Assigned task: Please transcribe, word for word, only the lines from the one containing "12:43 | 淡海の写メ・風俗動画" through the last line of the records below, both included, and leave out every picture.

[Image-text web data]
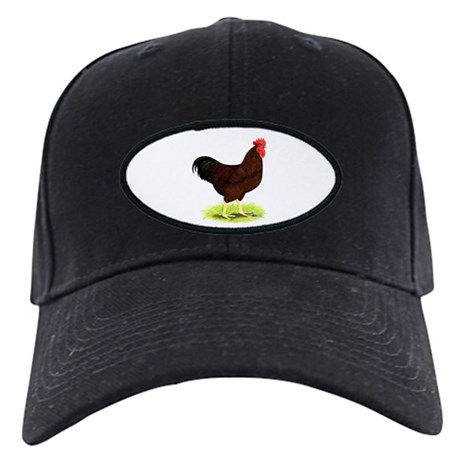Rhode Island Red Rooster Black Cap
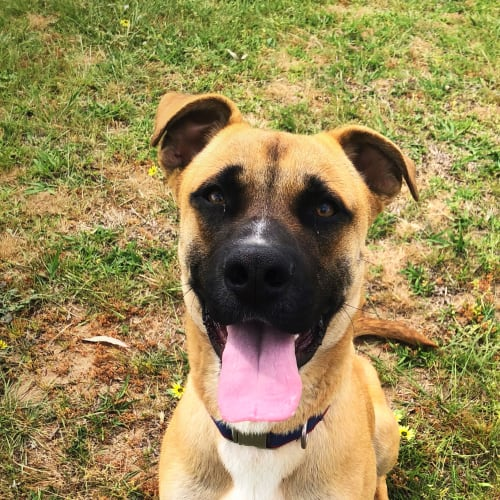 Leo - Mixed Breed Dog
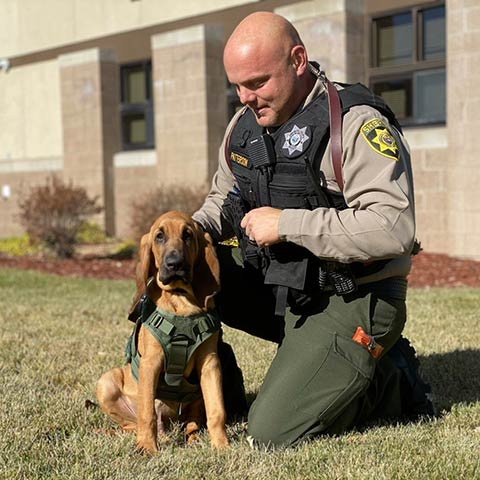 Copper and Deputy Donny Patterson are in California training for the bloodhound's role as a tracker. \f0\fs24 \cf0 photo provided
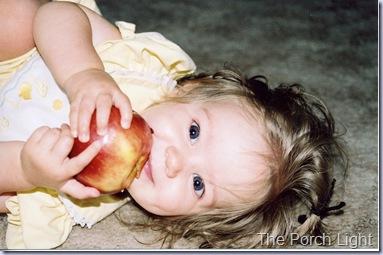 Baby Bear 2006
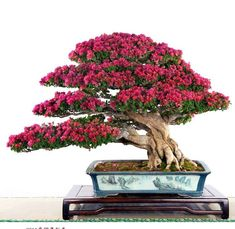 Bonsai styles are different ways of training your bonsai to grow the way you want it to. Get acquainted with these styles which are the basis of bonsai art. Bougainvillea Bonsai, Bonsai Plants, Bonsai Garden, Bonsai Flowers, Succulents Garden, Air Plants, Cactus Plants, Ikebana, Bonsai Tree Care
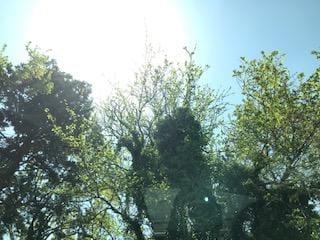 「リフレ〜ッシュ❣️」04/23(金) 12:43 | 淡海の写メ・風俗動画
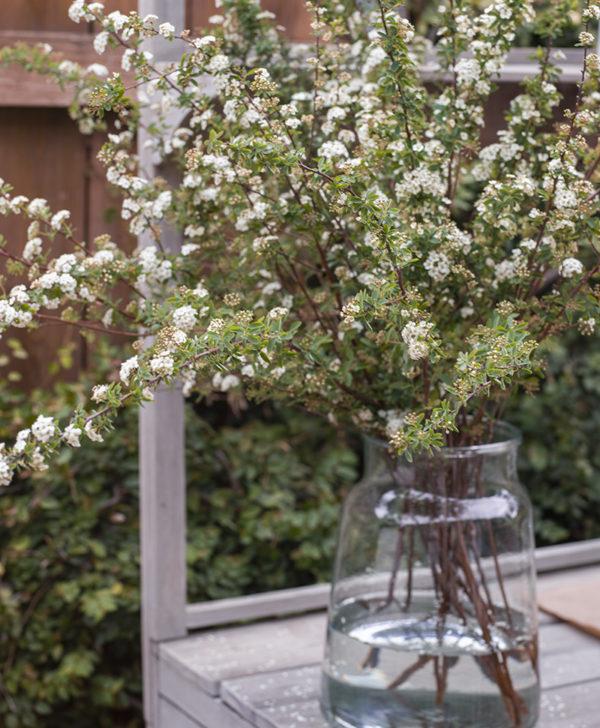 flowering spirea branches 3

Output of the task:
 「リフレ〜ッシュ❣️」04/23(金) 12:43 | 淡海の写メ・風俗動画
 flowering spirea branches 3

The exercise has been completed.